I launched a page last night, and today the Google SERP is showing the bad route as 'duplicate content'. Here's a gif of what I mean: dupe-routes

Since the page was only launched last night, and I've never linked to the bad route, I'm clueless on how Google found the bad route's pathname.

How do I prevent the bad route from being accessed? My first thought is just a redirect from bad -> good in getInitialProps, but doing this for every route seems too tedious. Besides: I think the bad route should 404, right?

Hopefully the canonical tag is preventing SEO penalties here, but having every page accessible via its page name seems like an unintended behavior I'd like to address.

fridays commented 6 years ago

Hi @brandonmp the package should only use the 'good route' when used with the Link component. Could you check the source code to see if the original route appears somewhere?
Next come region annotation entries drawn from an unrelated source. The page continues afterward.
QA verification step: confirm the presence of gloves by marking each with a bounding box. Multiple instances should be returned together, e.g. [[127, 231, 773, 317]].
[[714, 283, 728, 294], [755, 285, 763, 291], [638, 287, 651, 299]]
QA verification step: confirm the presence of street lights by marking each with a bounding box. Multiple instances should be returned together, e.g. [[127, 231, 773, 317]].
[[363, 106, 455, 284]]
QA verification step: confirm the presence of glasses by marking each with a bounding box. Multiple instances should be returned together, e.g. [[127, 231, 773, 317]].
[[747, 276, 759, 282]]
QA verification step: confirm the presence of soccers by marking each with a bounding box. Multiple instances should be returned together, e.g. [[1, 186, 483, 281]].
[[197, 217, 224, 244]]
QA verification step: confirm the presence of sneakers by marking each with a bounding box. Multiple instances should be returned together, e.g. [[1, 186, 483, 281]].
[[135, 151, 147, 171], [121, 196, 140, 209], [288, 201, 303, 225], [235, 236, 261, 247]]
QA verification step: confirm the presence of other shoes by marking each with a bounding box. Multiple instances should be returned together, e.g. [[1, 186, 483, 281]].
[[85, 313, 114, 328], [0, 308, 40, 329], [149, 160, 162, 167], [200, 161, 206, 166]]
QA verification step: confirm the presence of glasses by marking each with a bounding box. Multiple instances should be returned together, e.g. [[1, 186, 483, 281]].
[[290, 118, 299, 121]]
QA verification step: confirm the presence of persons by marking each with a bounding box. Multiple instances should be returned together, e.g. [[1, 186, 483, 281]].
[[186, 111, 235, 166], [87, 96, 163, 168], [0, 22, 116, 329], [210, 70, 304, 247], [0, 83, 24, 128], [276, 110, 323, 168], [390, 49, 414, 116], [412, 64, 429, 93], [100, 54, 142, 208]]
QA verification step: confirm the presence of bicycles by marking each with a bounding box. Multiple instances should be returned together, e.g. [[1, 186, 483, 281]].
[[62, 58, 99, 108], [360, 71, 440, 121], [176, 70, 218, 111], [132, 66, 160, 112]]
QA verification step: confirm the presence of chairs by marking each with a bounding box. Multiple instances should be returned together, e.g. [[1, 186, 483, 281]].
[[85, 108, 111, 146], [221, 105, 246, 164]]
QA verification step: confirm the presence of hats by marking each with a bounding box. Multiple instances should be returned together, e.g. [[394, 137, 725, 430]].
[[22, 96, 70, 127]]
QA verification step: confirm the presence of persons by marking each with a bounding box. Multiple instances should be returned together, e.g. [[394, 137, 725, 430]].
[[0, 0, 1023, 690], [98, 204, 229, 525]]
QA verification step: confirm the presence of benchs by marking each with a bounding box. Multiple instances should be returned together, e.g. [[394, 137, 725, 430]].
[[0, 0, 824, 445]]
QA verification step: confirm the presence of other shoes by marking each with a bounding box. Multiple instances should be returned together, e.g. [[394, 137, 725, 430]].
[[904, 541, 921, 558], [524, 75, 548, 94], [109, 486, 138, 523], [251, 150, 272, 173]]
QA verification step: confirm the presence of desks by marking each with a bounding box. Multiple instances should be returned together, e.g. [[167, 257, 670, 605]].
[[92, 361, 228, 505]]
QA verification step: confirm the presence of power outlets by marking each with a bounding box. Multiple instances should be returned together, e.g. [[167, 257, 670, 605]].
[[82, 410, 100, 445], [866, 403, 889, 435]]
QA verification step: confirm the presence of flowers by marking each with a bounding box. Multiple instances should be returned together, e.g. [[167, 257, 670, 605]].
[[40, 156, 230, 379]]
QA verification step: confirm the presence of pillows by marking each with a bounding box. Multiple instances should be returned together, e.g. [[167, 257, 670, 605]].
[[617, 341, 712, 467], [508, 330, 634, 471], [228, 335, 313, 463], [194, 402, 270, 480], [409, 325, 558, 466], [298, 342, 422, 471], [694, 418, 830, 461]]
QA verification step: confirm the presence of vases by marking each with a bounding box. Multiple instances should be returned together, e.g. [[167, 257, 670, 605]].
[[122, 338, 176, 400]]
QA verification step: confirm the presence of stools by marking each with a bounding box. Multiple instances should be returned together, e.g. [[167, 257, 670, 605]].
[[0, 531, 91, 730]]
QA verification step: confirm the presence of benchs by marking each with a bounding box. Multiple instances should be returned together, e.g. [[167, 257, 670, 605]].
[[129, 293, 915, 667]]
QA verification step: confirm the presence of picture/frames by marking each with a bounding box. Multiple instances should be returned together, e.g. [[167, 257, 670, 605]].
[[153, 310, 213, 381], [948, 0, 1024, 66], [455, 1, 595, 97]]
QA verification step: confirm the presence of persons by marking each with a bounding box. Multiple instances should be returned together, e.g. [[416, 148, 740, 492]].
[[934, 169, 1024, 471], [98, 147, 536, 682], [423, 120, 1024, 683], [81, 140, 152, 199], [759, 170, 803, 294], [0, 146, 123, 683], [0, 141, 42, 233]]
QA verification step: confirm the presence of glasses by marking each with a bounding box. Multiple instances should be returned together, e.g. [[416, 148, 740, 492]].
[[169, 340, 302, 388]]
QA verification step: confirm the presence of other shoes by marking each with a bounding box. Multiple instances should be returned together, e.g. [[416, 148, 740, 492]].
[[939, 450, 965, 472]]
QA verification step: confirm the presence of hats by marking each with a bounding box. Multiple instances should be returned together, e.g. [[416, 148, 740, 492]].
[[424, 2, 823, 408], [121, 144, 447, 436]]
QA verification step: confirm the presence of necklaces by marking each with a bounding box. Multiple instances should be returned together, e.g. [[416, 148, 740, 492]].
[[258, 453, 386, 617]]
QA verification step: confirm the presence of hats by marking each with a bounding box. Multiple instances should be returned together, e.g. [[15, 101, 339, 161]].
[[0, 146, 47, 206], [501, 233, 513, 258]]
Maybe this can help.

brandonmp commented 6 years ago

thanks @fridays

The question of whether or not the good route was in my src is tricky, b/c all of my route name props are the same as my page routes. I think it ended up that way b/c of some confusion when configuring it, but anyway all the Link components are consistent (i use Flow and prop-types to validate my links).

But, the issue you linked actually did the trick (though i think i'll set up a bunch of redirects since some of the bad routes got indexed)

It doesn't look like they've documented this feature yet in the docs, but the way to disable file system routing is to add this key/value to next.config.js:

useFileSystemPublicRoutes: false

Then, all paths to file names in /pages return 404 as expected

For my purposes this is all i need, but i will leave it open in case you decide that the observed behavior is a bug (that is, file names being served as valid paths)

fridays commented 6 years ago

Thanks, glad it worked! It would be great to have it documented in both next and next-routes readme, could you create pull requests for that?